Solemnity of the Assumption – August 15th

            Today we celebrate the Solemnity of the Assumption, a dogma defined in 1950 by Venerable Pius XII, with the words: “we pronounce, declare, and define it to be a divinely revealed dogma: that the Immaculate Mother of God, the ever Virgin Mary, having completed the course of her earthly life, was assumed body and soul into heavenly glory.”

            Throughout the Fathers of the Church, through the Scholastic doctors, even down to our day, the near unanimous tradition was that Mary’s body never saw corruption and that, instead of it decomposing, Christ brought it, together with her soul, to heaven so that Mary’s joy might be complete. This protection of her body from corruption is a special privilege of the Blessed Mother, like her perpetual virginity and her Immaculate Conception. On one hand, this makes complete sense, because Jesus took His human nature and human body from Mary, and so it would be unfitting for her body to return to the dust. Likewise, Saint Francis de Sales noted that Jesus was a most devoted and obedient son, and asked: “What son wouldn’t take his mother to heaven if he could?”

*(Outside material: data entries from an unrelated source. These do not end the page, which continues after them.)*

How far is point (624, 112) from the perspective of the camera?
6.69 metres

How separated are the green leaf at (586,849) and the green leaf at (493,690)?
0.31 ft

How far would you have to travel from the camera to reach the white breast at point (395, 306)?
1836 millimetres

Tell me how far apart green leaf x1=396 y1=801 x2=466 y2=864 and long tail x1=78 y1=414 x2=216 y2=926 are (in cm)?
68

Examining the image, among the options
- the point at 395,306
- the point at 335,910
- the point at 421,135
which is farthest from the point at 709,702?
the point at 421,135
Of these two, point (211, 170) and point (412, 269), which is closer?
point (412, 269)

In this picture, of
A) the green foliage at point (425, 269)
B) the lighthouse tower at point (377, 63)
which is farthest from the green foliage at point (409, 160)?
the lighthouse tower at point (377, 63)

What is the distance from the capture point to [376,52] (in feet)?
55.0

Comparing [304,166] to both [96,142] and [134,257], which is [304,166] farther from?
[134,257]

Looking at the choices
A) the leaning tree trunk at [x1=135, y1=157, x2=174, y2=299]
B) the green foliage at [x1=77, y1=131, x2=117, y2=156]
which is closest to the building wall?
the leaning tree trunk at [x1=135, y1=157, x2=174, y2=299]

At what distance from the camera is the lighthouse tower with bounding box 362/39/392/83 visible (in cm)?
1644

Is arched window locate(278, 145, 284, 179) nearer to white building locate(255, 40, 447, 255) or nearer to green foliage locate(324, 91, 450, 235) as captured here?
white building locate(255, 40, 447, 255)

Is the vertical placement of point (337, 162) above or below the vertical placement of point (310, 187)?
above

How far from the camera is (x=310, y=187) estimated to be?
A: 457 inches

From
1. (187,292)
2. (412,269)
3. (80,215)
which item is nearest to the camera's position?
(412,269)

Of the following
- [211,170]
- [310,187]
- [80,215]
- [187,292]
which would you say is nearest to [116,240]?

            The Solemnity of the Assumption should fill us with hope and confidence, as Saint Paul tells us in the second reading: “the last enemy to be destroyed is death.” In preserving Mary’s body from corruption, we see the power of Christ the King, whose enemies have already been defeated. The solemnity of the Assumption also means that we have “one of our own” who sits next to Jesus as queen, the ever-present intercessor who never ceases to pray for us. This celebration should also bring us to think “of what is above,” as Saint Paul tells the Colossians (3:2), namely, Christ and His Mother, whose beauty far surpasses the angels. In fact, as Saint Bernadette wrote, “My Lady is beautiful, beautiful beyond compare; so beautiful that when one has seen her once, one would wish to die so as to see her again; so beautiful that when one has seen her, one can no longer love anything earthly.”

            On this feast of the Assumption, let us pray, through the intercession of Our Lady of the Assumption, for the grace to “think of what it above,” our Lord Jesus and His Blessed Mother, and so strive to enter into heaven with them at the end of our days.